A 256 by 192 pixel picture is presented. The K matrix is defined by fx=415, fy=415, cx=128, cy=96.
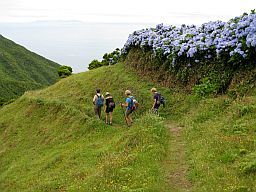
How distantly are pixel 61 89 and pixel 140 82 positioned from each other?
8404 millimetres

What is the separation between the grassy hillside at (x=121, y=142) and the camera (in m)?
12.3

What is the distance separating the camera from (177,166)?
44.8ft

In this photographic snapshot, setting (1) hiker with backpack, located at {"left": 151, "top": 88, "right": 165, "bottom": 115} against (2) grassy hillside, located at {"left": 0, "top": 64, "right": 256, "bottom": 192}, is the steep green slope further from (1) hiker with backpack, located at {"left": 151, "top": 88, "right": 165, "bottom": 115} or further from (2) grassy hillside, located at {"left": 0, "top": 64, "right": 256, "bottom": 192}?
(1) hiker with backpack, located at {"left": 151, "top": 88, "right": 165, "bottom": 115}

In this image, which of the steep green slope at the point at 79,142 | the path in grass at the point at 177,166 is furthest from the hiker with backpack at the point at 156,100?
the path in grass at the point at 177,166

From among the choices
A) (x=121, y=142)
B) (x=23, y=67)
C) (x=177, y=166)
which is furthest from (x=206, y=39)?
(x=23, y=67)

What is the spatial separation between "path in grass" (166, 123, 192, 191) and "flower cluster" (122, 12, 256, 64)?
19.4ft

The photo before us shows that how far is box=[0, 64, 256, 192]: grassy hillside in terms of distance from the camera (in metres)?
12.3

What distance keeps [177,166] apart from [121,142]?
5420mm

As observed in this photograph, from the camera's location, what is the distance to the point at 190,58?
24609mm

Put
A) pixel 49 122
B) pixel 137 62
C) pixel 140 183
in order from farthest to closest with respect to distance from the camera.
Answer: pixel 137 62, pixel 49 122, pixel 140 183

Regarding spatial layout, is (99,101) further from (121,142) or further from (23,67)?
(23,67)

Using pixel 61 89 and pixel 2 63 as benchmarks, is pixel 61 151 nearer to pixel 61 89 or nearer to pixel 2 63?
pixel 61 89

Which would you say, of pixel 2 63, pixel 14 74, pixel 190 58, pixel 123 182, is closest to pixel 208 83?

• **Your instructions**: Rewrite all the rows above as a JSON list of strings, one string per line, with blank lines dropped. Leave the pictures out.

• **Correct response**:
[
  "A 256 by 192 pixel picture is presented. The K matrix is defined by fx=415, fy=415, cx=128, cy=96.",
  "How distantly are pixel 61 89 and pixel 140 82 positioned from each other?",
  "8404 millimetres",
  "What is the separation between the grassy hillside at (x=121, y=142) and the camera (in m)?",
  "12.3",
  "What is the distance separating the camera from (177,166)?",
  "44.8ft",
  "In this photographic snapshot, setting (1) hiker with backpack, located at {\"left\": 151, \"top\": 88, \"right\": 165, \"bottom\": 115} against (2) grassy hillside, located at {\"left\": 0, \"top\": 64, \"right\": 256, \"bottom\": 192}, is the steep green slope further from (1) hiker with backpack, located at {\"left\": 151, \"top\": 88, \"right\": 165, \"bottom\": 115} or further from (2) grassy hillside, located at {\"left\": 0, \"top\": 64, \"right\": 256, \"bottom\": 192}?",
  "(1) hiker with backpack, located at {\"left\": 151, \"top\": 88, \"right\": 165, \"bottom\": 115}",
  "In this image, which of the steep green slope at the point at 79,142 | the path in grass at the point at 177,166 is furthest from the hiker with backpack at the point at 156,100?",
  "the path in grass at the point at 177,166",
  "From among the choices",
  "A) (x=121, y=142)",
  "B) (x=23, y=67)",
  "C) (x=177, y=166)",
  "which is furthest from (x=206, y=39)?",
  "(x=23, y=67)",
  "What is the spatial separation between \"path in grass\" (166, 123, 192, 191) and \"flower cluster\" (122, 12, 256, 64)?",
  "19.4ft",
  "The photo before us shows that how far is box=[0, 64, 256, 192]: grassy hillside in terms of distance from the camera (in metres)?",
  "12.3",
  "What distance keeps [177,166] apart from [121,142]?",
  "5420mm",
  "As observed in this photograph, from the camera's location, what is the distance to the point at 190,58?",
  "24609mm",
  "Put",
  "A) pixel 49 122",
  "B) pixel 137 62",
  "C) pixel 140 183",
  "in order from farthest to closest with respect to distance from the camera.",
  "Answer: pixel 137 62, pixel 49 122, pixel 140 183",
  "Regarding spatial layout, is (99,101) further from (121,142) or further from (23,67)?",
  "(23,67)",
  "Using pixel 61 89 and pixel 2 63 as benchmarks, is pixel 61 151 nearer to pixel 61 89 or nearer to pixel 2 63?",
  "pixel 61 89",
  "Which would you say, of pixel 2 63, pixel 14 74, pixel 190 58, pixel 123 182, is closest to pixel 208 83?"
]